One of the most common forms of convict punishment was flogging (whipping) with a ‘cat-o’-nine-tails’, a whip named for the way it scratched the skin like the claws of a cat. Made up of nine lengths of knotted cord attached to a handle, it would lash the back of the offender, tearing the skin and causing intense pain. The number of lashes, 25, 50, 75 or 100 or more was determined by a magistrate or court, and dependent on the seriousness of the convict’s offence. In 1833, Ernest Slade, Deputy Superintendent of Hyde Park Barracks introduced a new cat-o’-nine-tails that he boasted could draw the blood after only four lashes. All convicts present at Hyde Park Barracks were ordered to watch the floggings. Contrary to popular belief, not all the convicts experienced multiple floggings; two thirds of all convicts experienced only one or no flogging during their sentence.
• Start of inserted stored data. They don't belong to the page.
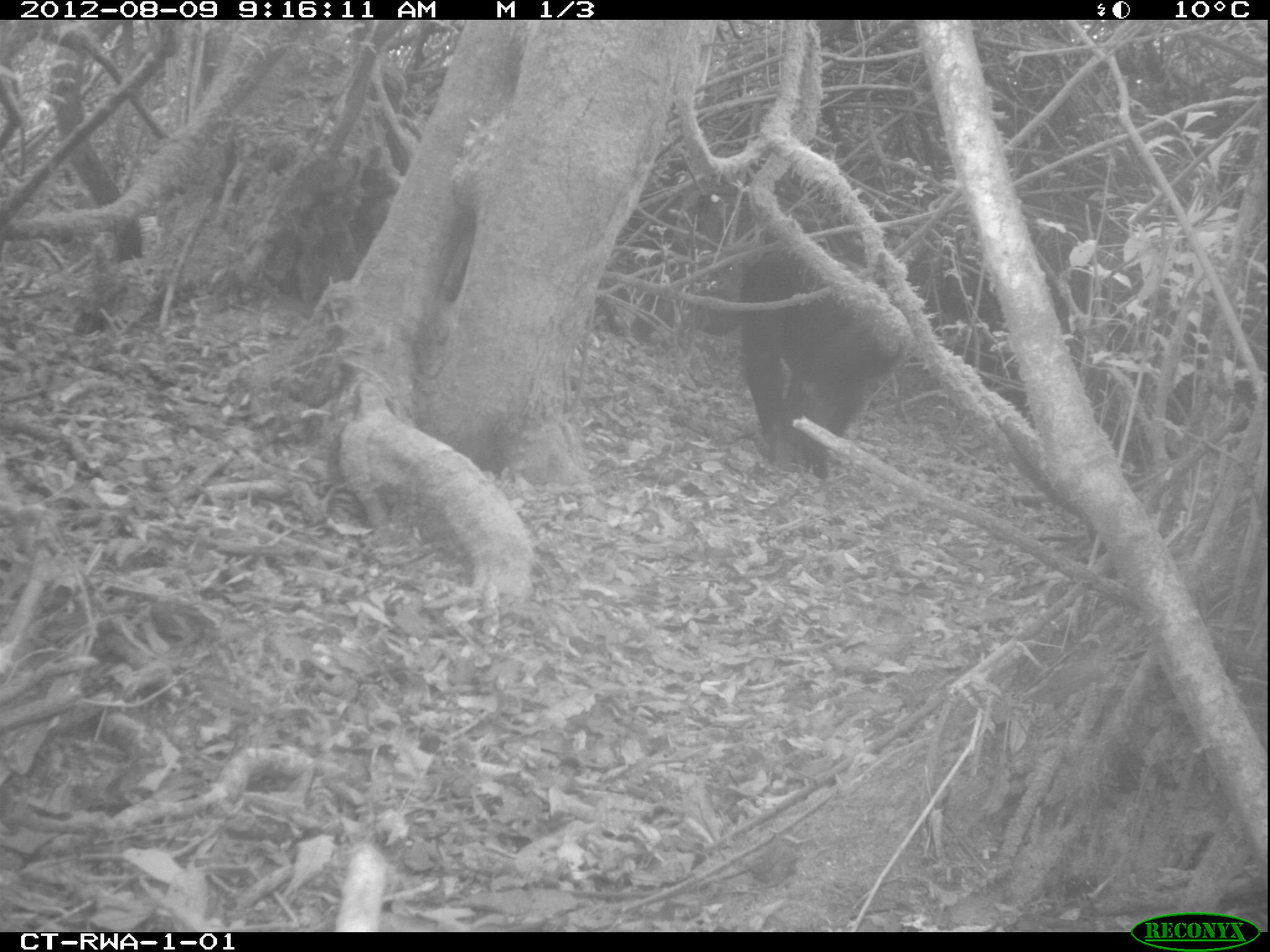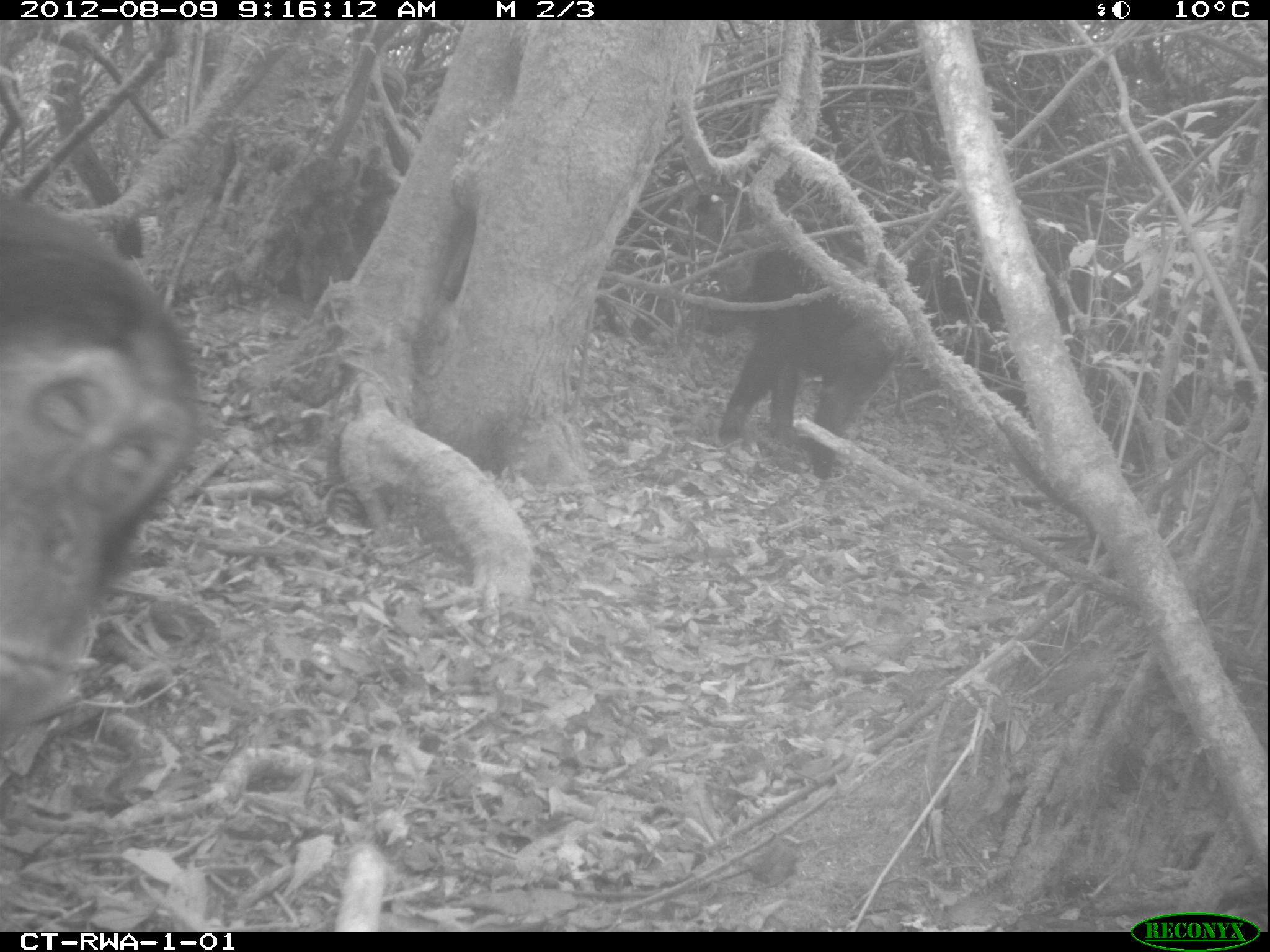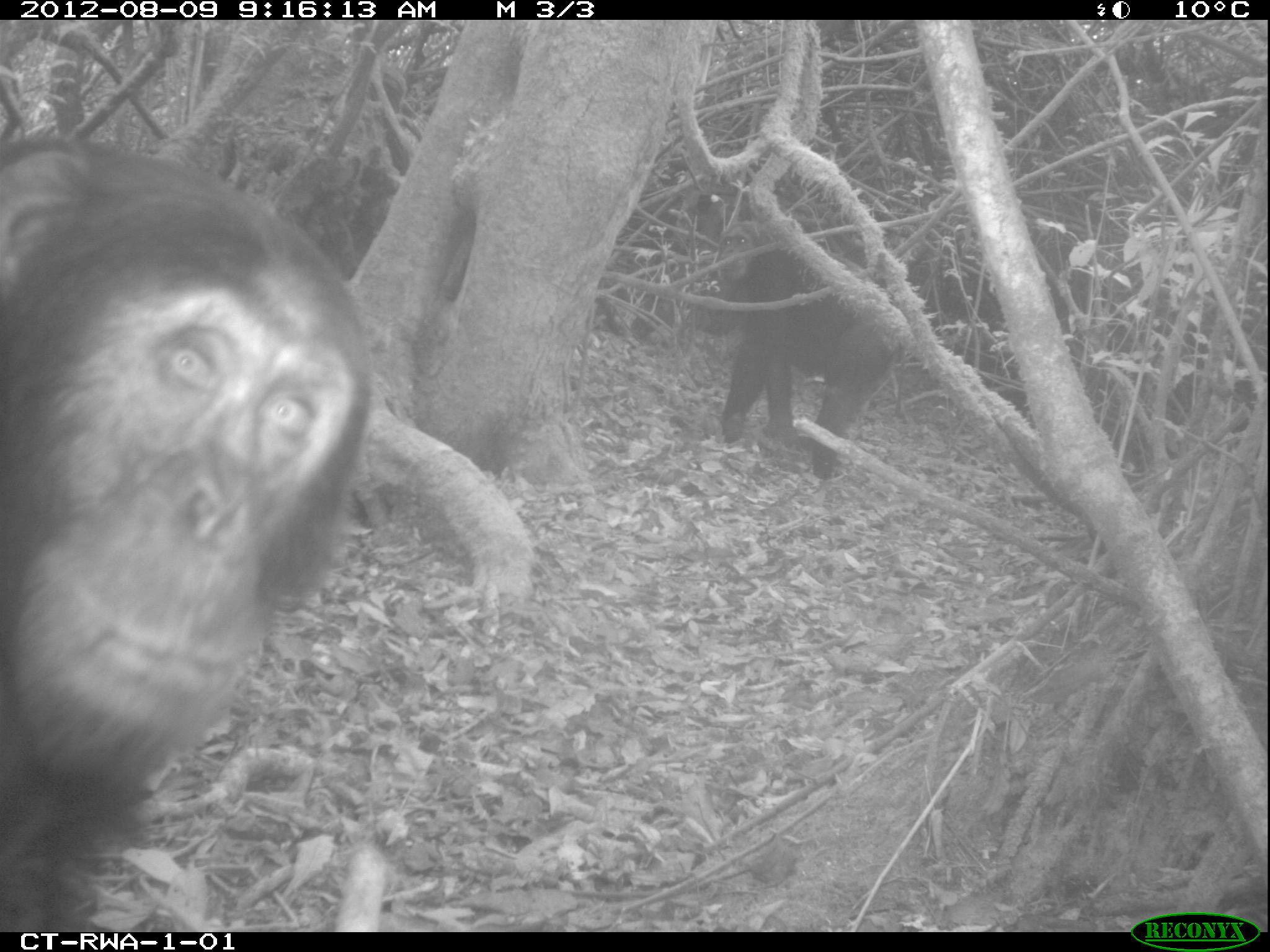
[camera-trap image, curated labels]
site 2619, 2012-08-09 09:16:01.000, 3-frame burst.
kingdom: Animalia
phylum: Chordata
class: Mammalia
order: Primates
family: Hominidae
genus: Pan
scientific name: Pan troglodytes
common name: chimpanzee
Pan troglodytes (chimpanzee), count 4.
As I passed along the road about eleven o’clock in the morning there issued out of the prisoners’ barracks a party consisting of four men, who bore on their shoulders (two supporting the head and two the feet) a miserable convict, writhing in agony of pain – his voice piercing the air with terrific screams. … I... was told it was “only a prisoner who had been flogged, and who was on his way to the hospital!
Roger Therry, Reminiscences of thirty years’ residence in New South Wales and Victoria, London, Sampson Low, Son, and Co., 1863, 2nd ed, 41-42.